At St Luke’s Toowoomba, we see the community we call ‘church’ as a kind of ‘art-school of divine majesty’. Our building itself is indeed an artistic expression of God’s love. Recently we therefore installed art hanging rails better to share God’s love and creativity through art in the city’s heart. Beginning in Holy Week, and linked to the Streets and Lanes Festival on the Saturday before Easter, we have our first exhibition, with local artists reflecting visually on the Easter story. We hope it will inspire others to see God’s art among us and to grow as artists of God’s grace.
One of my main highlights of visiting Berlin this year was the Kathe Kollwitz museum. An artistic genius, Kollwitz' life and work are inspiring examples of the German soul. She was an outstanding pioneer for women, with a profound social conscience and identity. A committed socialist and pacifist, who shared the life of the poor with her doctor husband in Berlin's struggles, not for nothing was she commissioned to create a powerful memorial to the murdered Karl Liebknecht.

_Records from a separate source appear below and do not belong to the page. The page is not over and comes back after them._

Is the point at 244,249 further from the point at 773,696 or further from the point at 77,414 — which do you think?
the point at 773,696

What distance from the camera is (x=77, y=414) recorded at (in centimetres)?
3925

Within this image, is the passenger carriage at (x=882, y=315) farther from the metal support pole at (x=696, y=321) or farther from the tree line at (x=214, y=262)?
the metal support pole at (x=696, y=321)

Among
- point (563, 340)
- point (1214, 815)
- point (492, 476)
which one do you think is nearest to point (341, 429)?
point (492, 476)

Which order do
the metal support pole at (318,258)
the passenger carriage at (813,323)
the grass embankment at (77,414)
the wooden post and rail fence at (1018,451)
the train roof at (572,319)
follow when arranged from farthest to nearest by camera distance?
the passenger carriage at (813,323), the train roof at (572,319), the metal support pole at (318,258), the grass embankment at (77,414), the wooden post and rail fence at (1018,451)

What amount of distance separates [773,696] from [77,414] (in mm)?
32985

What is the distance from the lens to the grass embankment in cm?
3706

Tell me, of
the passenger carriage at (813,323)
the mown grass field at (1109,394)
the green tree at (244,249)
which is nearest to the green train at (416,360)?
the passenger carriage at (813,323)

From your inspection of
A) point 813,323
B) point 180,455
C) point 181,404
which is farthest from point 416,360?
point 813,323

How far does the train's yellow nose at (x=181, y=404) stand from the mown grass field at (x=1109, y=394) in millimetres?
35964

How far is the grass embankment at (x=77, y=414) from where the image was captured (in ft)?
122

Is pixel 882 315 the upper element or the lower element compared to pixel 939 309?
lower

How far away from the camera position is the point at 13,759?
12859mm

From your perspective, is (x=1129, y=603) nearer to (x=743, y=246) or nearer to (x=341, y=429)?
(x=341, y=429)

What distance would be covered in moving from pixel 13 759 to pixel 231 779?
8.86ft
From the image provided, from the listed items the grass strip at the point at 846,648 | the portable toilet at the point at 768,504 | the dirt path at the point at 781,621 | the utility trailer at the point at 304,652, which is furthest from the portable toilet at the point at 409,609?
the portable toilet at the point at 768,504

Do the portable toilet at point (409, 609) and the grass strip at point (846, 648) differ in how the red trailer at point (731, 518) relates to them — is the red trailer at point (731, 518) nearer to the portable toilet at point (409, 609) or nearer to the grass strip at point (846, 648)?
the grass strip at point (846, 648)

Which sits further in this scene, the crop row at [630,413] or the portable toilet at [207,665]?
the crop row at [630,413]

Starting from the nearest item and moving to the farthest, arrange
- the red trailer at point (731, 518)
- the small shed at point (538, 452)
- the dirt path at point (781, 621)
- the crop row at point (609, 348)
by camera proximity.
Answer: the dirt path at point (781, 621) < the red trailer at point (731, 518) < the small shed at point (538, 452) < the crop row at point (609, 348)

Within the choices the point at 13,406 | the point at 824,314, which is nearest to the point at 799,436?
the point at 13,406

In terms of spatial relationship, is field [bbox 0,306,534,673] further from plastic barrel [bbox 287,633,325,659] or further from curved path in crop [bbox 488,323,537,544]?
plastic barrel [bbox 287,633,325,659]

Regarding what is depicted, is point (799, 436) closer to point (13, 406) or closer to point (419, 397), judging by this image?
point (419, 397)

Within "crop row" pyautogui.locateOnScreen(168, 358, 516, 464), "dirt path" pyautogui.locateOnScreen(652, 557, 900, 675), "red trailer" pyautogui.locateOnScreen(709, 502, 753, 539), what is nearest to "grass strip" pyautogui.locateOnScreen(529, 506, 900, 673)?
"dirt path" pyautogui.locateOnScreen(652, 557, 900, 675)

Tragically, her compassion for the victims of war and oppression and the strength of poor women, especially mothers, was embodied in her own sufferings over the loss of her son in the first world war. Removed from her leading role in German arts and culture by the Nazis, she was eventually evacuated from Berlin in 1943 as foreign bombs wreaked violence, including, soon, the destruction of her own family apartment with its photographs and mementos of loved ones. A week later her son's home was also destroyed during a bombing raid. Kollwitz tellingly wrote in her journal: "every war already carries within it the war which will answer it. Every war is answered by a new war, until everything, everything is smashed... That is why I am so wholeheartedly for a radical end to this madness, and why my only hope is in a world socialism... Pacifism simply is not a matter of calm looking on; it is work, hard work." She died in 1945, 16 days before the end of the Second World War. Yet her transcendent art and inspiring hope, in and beyond suffering. lives on.
Love this creative, and appropriately fresh democratic, way of marking Magna Carta...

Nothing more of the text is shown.